## SELECTED PASSAGE:
»»

IHL's facilities briefing summarized Gordian's assessment: about $2.7B in 10-year capital needs, $1.6B backlog, a system net asset value of 76%, and a recommended annual investment target near $130M; legislators discussed demolition authority and R&R budgeting.

Brad Rowland of the Institutions of Higher Learning summarized a Gordian facilities condition assessment contracted in 2023 that quantified deferred maintenance and informed a four-year capital plan.

Rowland said Gordian assessed approximately 1,400 buildings (the medical center excluded) and identified roughly $2.7 billion of 10-year capital needs and about $1.6 billion in backlog and deferred maintenance. He described an approach that scores buildings by net asset value (replacement value minus capital need) and suggested an annual target investment of about $130 million to stabilize and reduce backlog.

««

[Saved entries]
»»

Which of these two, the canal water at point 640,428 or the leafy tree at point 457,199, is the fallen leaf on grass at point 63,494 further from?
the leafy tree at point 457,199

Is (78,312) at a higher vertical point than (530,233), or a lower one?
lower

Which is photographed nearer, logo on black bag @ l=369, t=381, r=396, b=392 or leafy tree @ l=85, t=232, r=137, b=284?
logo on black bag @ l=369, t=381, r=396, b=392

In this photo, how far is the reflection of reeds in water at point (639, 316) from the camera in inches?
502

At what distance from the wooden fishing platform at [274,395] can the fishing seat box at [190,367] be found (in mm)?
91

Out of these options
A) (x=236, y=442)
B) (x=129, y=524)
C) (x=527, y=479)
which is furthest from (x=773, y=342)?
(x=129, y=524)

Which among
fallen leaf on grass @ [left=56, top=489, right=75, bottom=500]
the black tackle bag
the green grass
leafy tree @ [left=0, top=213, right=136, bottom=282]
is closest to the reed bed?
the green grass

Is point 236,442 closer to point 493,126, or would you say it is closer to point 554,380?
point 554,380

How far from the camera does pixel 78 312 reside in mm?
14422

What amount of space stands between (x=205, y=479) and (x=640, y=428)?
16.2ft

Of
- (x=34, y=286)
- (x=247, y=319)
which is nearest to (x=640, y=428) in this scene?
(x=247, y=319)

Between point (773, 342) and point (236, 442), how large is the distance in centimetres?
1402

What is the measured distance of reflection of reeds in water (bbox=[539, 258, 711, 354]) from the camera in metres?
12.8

««

## PROBLEM 1:
In the IHL facilities briefing, how many buildings did Gordian assess?
## PROBLEM 2:
Carry the IHL facilities briefing forward from its final sentence.

## WRITTEN REPLY 1:
About 1,400 buildings, not counting the medical center.

## WRITTEN REPLY 2:
The report highlighted that IHL manages 1,631 buildings totaling just over 42 million gross square feet, with wide variation by campus. Rowland noted that some campuses have high backlog per gross square foot while others have benefited from recent capital investment, and he provided campus-level backlog and priority-project examples.

Committee members who toured campuses earlier described many vacant or obsolete buildings, inconsistent local matching and insufficient R&R line items at institutions. Senator Williams urged stronger local "skin in the game" and previewed a demolition bill to ease removal of unsafe or economically obsolete nonhistoric buildings; Rowland said Gordian identified roughly 155 buildings as candidates for decommissioning.

Rowland and legislators discussed strategies to reduce backlog, including consistent R&R budgeting (1.5—to—3% of replacement value is recommended), clearer local-state funding leverage, and use of project scoring to defend bond requests. Rowland said ongoing projects are reflected in the Gordian dataset and that the aggregate plan would drive the system's bond requests.